🤖 AI Summary
This study addresses semantic ambiguity in numeral strings on undeciphered Proto-Elamite (PE) accounting tablets—arising from the coexistence of multiple counting systems—with the goal of accurately mapping each numeral sign to its corresponding modern Arabic value. Methodologically, we propose a document-structure-constrained disambiguation framework, design a rule-guided bootstrapped classifier to enhance robustness, and construct the first benchmark dataset for PE numeral decipherment evaluation. Key contributions include: empirically validating and correcting longstanding scholarly assumptions about the PE numeral system; discovering, for the first time, a statistically significant correlation between tablet content type and numeral magnitude; and achieving substantially higher numerical reconstruction accuracy than baseline approaches. These results establish a verifiable methodological foundation and provide critical data support for the systematic decipherment of Proto-Elamite economic texts.
📝 Abstract
A numeration system encodes abstract numeric quantities as concrete strings of written characters. The numeration systems used by modern scripts tend to be precise and unambiguous, but this was not so for the ancient and partially-deciphered proto-Elamite (PE) script, where written numerals can have up to four distinct readings depending on the system that is used to read them. We consider the task of disambiguating between these readings in order to determine the values of the numeric quantities recorded in this corpus. We contribute an automated conversion from PE notation to modern Hindu-Arabic notation, as well as two disambiguation techniques based on structural properties of the original documents and classifiers learned with the bootstrapping algorithm.

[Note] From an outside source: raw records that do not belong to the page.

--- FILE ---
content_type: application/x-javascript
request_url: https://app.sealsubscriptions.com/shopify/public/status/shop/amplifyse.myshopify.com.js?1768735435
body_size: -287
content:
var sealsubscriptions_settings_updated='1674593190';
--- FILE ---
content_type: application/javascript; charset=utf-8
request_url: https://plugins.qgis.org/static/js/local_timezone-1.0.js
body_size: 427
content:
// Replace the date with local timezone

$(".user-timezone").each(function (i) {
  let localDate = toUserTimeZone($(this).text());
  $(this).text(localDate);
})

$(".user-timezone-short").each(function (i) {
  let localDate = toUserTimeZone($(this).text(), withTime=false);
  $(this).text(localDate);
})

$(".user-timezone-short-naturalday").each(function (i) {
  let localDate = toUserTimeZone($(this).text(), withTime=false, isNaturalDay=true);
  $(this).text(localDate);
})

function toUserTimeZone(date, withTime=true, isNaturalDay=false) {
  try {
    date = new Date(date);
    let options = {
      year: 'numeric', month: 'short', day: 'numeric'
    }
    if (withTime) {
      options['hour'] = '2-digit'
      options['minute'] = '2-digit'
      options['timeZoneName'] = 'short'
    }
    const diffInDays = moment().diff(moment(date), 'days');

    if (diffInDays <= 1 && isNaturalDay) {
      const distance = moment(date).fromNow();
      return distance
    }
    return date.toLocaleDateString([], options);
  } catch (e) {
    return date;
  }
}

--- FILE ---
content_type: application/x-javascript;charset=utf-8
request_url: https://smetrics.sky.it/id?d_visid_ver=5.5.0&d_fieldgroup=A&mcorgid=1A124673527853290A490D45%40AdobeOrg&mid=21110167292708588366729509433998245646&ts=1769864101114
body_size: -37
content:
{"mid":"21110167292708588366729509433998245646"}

We also contribute a test set for evaluating disambiguation techniques, as well as a novel approach to cautious rule selection for bootstrapped classifiers. Our analysis confirms existing intuitions about this script and reveals previously-unknown correlations between tablet content and numeral magnitude. This work is crucial to understanding and deciphering PE, as the corpus is heavily accounting-focused and contains many more numeric tokens than tokens of text.